Project Summary Drug resistance in malaria is one of the most formidable barriers to treatment, control and elimination. Putative polymorphisms in drug resistance transporters have been identified in Plasmodium vivax, the most widespread of all of the species causing human malaria. However, the ability of these polymorphisms to confer chloroquine resistance, or the magnitude of the resistance conferred by these mutations remains unknown. This gap in our knowledge is largely due to the absence of an in vitro culture system, robust drug assays, and reverse genetics for the study of P. vivax. In this proposal, we seek to understand the impact of polymorphisms in putative drug resistance transporters that have been identified in molecular epidemiological studies of P. vivax. We will take advantage of the macaque parasite Plasmodium knowlesi for the analysis of naturally occurring P. vivax polymorphisms, due to its close phylogenetic relatedness to P. vivax, and its versatility as a system for reverse genetics and drug susceptibility assays. We will utilize CRISPR/Cas9-based approaches directly in P. knowlesi for the functional analysis of the P. vivax drug transporter genes and their polymorphisms. We recently culture-adapted a P. knowlesi parasite line to grow in human red blood cells, which is ideally suited for our studies. Reverse genetic analyses of specific drug transporter polymorphisms of P. vivax will be critical to our understanding of their relevance to antimalarial resistance, the development of strategies for limiting the spread or reversal of drug resistance, and their validation as drug resistance markers in population level studies and surveillance for control and elimination measures. Our work will also establish P. knowlesi as a powerful heterologous platform for the study of critical genes involved in many processes relevant to P. vivax.

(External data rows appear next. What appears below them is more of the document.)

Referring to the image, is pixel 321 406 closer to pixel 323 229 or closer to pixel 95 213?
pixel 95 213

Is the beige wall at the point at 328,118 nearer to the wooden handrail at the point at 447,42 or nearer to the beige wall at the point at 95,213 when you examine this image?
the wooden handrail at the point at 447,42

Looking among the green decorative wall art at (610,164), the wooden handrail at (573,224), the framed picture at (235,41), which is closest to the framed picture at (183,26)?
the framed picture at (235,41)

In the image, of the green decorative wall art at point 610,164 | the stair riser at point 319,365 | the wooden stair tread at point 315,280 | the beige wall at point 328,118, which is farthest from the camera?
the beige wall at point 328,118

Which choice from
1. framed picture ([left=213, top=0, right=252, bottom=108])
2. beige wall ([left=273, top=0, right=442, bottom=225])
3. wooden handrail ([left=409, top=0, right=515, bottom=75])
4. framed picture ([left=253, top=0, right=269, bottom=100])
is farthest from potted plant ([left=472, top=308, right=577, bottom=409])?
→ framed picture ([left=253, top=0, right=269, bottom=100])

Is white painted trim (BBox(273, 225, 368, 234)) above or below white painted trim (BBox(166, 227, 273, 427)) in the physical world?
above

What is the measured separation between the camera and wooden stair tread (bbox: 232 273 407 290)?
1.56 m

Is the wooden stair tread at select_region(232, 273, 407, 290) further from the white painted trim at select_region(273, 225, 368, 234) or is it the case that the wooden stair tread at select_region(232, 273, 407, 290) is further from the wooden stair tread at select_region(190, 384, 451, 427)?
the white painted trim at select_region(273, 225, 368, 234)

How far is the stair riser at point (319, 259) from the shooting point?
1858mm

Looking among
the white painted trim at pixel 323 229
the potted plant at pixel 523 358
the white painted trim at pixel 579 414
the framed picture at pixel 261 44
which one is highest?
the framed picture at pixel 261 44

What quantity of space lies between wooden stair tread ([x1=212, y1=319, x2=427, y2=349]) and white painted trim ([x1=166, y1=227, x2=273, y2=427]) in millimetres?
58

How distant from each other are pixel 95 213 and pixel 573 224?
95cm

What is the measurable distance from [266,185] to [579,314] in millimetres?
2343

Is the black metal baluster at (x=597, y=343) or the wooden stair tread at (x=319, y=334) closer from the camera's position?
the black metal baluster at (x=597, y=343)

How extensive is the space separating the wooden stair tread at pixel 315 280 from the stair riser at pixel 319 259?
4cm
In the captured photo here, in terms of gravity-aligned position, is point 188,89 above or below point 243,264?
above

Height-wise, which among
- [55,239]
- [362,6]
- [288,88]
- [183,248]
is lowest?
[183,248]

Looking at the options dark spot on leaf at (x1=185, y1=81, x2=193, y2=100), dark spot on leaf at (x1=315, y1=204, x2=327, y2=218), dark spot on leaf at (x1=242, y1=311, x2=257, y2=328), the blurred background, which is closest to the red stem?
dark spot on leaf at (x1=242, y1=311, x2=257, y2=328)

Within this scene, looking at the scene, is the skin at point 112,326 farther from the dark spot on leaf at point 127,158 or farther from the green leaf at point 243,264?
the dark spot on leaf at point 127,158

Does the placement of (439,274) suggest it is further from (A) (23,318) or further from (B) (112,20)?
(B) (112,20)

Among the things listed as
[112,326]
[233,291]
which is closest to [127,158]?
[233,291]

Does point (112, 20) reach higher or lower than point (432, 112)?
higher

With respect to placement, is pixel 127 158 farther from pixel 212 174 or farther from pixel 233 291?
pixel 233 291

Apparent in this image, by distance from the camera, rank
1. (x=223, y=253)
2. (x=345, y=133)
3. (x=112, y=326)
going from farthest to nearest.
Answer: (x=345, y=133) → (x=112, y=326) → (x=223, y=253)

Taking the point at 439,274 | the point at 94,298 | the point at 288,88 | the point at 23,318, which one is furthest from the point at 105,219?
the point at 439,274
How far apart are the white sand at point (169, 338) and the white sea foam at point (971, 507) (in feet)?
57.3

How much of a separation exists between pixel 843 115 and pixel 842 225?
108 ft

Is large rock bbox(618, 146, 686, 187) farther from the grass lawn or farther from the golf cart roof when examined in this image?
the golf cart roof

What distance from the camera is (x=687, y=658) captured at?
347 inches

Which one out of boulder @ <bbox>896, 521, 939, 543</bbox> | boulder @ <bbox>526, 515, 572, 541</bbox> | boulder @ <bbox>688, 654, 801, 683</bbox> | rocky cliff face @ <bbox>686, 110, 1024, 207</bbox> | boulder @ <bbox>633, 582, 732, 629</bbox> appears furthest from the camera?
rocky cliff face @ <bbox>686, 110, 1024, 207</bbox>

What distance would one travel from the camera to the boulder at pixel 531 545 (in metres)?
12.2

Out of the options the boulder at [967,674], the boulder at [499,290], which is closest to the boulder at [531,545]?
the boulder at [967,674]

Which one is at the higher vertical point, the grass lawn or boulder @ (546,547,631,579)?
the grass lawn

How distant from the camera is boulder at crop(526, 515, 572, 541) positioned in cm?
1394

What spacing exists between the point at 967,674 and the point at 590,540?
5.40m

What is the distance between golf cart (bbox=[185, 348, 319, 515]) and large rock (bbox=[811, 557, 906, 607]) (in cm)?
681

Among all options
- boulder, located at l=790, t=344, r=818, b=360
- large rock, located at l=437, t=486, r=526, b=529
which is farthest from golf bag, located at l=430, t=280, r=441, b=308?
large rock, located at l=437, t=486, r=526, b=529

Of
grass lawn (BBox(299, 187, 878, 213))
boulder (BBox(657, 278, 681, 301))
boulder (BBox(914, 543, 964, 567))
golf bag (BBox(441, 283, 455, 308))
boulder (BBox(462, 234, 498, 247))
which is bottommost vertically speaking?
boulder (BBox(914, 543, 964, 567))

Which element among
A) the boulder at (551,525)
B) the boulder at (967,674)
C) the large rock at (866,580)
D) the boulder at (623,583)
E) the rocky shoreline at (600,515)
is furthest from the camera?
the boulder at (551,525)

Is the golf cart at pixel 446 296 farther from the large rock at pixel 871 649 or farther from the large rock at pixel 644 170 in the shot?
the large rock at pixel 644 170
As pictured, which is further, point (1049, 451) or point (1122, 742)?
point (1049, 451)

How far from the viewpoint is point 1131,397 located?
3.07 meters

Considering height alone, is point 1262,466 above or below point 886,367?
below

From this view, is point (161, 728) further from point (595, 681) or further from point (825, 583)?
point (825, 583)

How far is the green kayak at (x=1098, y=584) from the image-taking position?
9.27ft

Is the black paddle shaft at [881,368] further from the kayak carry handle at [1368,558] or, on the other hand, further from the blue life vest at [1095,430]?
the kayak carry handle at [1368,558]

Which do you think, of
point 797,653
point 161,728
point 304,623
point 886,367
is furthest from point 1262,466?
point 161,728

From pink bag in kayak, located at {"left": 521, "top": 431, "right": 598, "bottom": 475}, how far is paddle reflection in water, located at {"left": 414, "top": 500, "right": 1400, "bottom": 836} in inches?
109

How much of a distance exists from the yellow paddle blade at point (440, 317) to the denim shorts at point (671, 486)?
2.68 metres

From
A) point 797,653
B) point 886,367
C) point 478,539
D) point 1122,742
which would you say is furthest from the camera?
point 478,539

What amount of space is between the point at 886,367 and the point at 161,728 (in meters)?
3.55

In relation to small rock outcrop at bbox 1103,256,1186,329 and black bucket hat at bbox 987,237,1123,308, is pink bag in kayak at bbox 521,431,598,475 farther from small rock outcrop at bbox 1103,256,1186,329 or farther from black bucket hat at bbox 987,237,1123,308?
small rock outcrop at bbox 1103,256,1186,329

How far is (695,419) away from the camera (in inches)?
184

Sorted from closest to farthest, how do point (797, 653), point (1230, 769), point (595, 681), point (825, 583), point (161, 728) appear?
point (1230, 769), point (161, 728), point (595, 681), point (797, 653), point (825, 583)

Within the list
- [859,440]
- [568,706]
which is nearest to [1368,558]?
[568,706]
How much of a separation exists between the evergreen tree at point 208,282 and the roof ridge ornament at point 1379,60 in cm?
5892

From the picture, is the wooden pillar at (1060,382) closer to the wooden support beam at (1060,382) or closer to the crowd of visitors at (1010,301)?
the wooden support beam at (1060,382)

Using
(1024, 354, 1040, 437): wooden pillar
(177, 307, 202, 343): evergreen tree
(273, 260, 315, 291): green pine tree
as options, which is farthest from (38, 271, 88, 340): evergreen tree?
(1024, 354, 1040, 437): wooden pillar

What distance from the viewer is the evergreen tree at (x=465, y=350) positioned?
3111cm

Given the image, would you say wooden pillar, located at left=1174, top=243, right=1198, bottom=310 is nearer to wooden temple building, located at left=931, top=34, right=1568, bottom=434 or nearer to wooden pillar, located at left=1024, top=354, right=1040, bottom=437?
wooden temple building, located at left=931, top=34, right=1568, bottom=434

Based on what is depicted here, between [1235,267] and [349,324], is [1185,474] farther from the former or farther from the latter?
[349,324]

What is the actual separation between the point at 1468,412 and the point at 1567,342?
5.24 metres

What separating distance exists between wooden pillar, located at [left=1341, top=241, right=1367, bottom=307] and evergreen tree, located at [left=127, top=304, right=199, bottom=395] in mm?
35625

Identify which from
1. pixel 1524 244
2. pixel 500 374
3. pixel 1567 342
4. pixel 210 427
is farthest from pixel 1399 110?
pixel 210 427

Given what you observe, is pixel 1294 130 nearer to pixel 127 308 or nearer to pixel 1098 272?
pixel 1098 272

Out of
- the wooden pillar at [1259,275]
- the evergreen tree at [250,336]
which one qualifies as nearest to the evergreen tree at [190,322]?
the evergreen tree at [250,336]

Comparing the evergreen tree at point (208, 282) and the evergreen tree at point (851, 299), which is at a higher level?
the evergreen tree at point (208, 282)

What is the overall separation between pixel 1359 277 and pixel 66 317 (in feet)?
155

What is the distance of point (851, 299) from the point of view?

项目摘要 疟疾的抗药性是治疗、控制和消灭疟疾的最大障碍之一。推定 在间日疟原虫中发现了耐药性转运蛋白的多态性， 所有导致人类疟疾的物种的基因。然而，这些多态性赋予氯喹的能力 耐药性或由这些突变赋予的耐药性的程度仍然未知。我们之间的差距 知识主要是由于缺乏体外培养系统，强大的药物测定和反向遗传学 用于间日疟原虫的研究 在这个建议中，我们试图了解多态性在假定的耐药转运蛋白中的影响， 在间日疟原虫的分子流行病学研究中发现的。我们将利用 猕猴寄生虫诺氏疟原虫用于分析天然存在的间日疟原虫多态性，由于 它与间日疟原虫亲缘关系密切，而且它作为反向遗传学和药物系统的多功能性 敏感性测定我们将直接在诺氏毕赤酵母中利用基于CRISPR/Cas9的方法进行功能性重组。 间日疟原虫药物转运蛋白基因及其多态性分析。我们最近对一个P. 诺氏寄生虫株在人类红细胞中生长，这非常适合我们的研究。 间日疟原虫特异性药物转运蛋白多态性的反向遗传分析对我们的研究至关重要。 了解它们与抗疟药耐药性的相关性，制定战略， 耐药性扩散或逆转，以及它们作为群体水平耐药性标志物的验证 研究和监测控制和消除措施。我们的工作也将建立P. knowlesi作为一个 强大的异源平台，用于研究与间日疟原虫相关的许多过程中涉及的关键基因。